→ **Selected excerpt**
For each incident resulting in loss of life or severe injury, a formal internal investigation is conducted and the lessons learned are shared with all operations in the Group. Necessary remedial actions derived from these investigations are also implemented at all sites of the Group to mitigate the possibility of repeat incidents or accidents.

 

Petra's annual Sustainability Report provides further information on its sustainable development policies and practices, covering areas such as Health and Safety, Environment, Community and Employment. It is available on the Petra website at www.petradiamonds.com/sustainability.

 

 

GROSS RESERVES & RESOURCES

Petra manages one of the world's largest diamond resources. This major resource suggests that the potential mine lives of Petra's assets could be considerably longer than the current mine plans in place at each operation, or could support significantly higher production rates. A summary of the Group's gross Reserves and Resources is below and the Group's full 2014 Resource Statement can be accessed at http://www.petradiamonds.com/operations/reserves-and-resources.

 

Gross Resources

As at 30 June 2014, the Group's gross Diamond Resources (inclusive of Reserves) decreased 3% to 301.1 Mcts (30 June 2013: 309.6 Mcts).

 

Apart from depletion by mining activity, the main reasons for an overall decrease in gross Diamond Resources were the sale of the Sedibeng and Star fissure operations (1.2 Mcts), the application of a revised resource model at Williamson (resulting in the total Resource decreasing by 6.3 Mcts due to a lower grade attributed to the K1, K1A and K2/KT facies in the 'diatreme' portion of the orebody - currently not in the LOM business plan), and a 0.8 Mcts decrease in the total Resource at Kimberley Underground (mainly due to a reduced grade on the East Blow section of Dutoitspan, based on new sampling results).

→ **Jobs**
1 – Using the Petra report excerpt, decide whether each statement agrees with it. Answer yes or no and quote the words that settle it: (a) As at 30 June 2014, the Group's gross Diamond Resources fell 3% to 301.1 Mcts. (b) The revised resource model at Williamson raised the total Resource. (c) Remedial actions from investigations are carried out only at the site where the incident happened.
2 – Retype the part of the data entries that opens with the line containing "Which among" and closes with the last line of the data entries, keeping every character unchanged.

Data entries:

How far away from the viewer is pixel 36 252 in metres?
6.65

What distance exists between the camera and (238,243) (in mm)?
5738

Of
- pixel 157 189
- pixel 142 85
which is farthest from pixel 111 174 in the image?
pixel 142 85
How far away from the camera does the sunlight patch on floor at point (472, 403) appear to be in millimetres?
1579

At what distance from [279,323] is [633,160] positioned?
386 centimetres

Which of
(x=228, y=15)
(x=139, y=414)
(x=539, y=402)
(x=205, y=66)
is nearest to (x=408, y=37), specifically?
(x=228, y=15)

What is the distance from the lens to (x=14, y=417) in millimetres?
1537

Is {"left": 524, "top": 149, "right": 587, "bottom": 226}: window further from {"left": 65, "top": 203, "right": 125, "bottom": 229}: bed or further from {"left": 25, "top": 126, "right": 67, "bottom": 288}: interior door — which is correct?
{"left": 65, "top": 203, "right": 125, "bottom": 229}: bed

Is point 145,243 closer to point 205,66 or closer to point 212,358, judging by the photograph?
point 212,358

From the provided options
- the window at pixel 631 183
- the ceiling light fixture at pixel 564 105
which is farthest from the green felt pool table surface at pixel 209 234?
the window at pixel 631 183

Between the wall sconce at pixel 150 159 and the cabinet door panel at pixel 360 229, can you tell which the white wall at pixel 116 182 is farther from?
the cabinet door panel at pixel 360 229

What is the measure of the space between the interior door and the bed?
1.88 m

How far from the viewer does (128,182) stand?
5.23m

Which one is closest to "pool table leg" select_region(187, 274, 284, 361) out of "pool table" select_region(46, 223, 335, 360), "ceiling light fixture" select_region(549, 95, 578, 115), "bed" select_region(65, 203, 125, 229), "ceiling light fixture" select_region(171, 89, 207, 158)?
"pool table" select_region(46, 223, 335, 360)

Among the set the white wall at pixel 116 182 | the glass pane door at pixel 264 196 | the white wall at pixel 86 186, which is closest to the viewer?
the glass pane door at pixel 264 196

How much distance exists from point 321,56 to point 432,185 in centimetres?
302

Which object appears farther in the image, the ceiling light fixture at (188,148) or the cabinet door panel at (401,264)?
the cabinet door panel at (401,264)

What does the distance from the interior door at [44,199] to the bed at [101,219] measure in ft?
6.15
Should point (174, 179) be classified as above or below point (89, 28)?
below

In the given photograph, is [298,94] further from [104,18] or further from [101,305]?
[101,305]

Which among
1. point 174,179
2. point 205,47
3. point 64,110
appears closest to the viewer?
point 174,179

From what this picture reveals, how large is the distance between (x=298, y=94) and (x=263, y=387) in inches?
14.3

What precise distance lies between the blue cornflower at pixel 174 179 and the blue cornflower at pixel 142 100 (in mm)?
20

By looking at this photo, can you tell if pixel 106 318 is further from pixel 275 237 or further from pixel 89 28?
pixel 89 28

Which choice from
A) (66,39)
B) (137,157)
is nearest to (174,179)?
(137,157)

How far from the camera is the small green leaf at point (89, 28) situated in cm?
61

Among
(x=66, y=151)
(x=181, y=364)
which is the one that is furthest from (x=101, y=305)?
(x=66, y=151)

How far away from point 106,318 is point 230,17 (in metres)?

→ **Solutions to each task**
1 –
(a) Yes: "decreased 3% to 301.1 Mcts"
(b) No: "resulting in the total Resource decreasing by 6.3 Mcts"
(c) No: "implemented at all sites of the Group"

2 –
Which among
1. point 174,179
2. point 205,47
3. point 64,110
appears closest to the viewer?
point 174,179

From what this picture reveals, how large is the distance between (x=298, y=94) and (x=263, y=387) in inches?
14.3

What precise distance lies between the blue cornflower at pixel 174 179 and the blue cornflower at pixel 142 100 (in mm)?
20

By looking at this photo, can you tell if pixel 106 318 is further from pixel 275 237 or further from pixel 89 28?
pixel 89 28

Which choice from
A) (66,39)
B) (137,157)
is nearest to (174,179)?
(137,157)

How far from the camera is the small green leaf at point (89, 28) situated in cm?
61

Among
(x=66, y=151)
(x=181, y=364)
which is the one that is furthest from (x=101, y=305)?
(x=66, y=151)

How far away from point 106,318 is point 230,17 (in metres)?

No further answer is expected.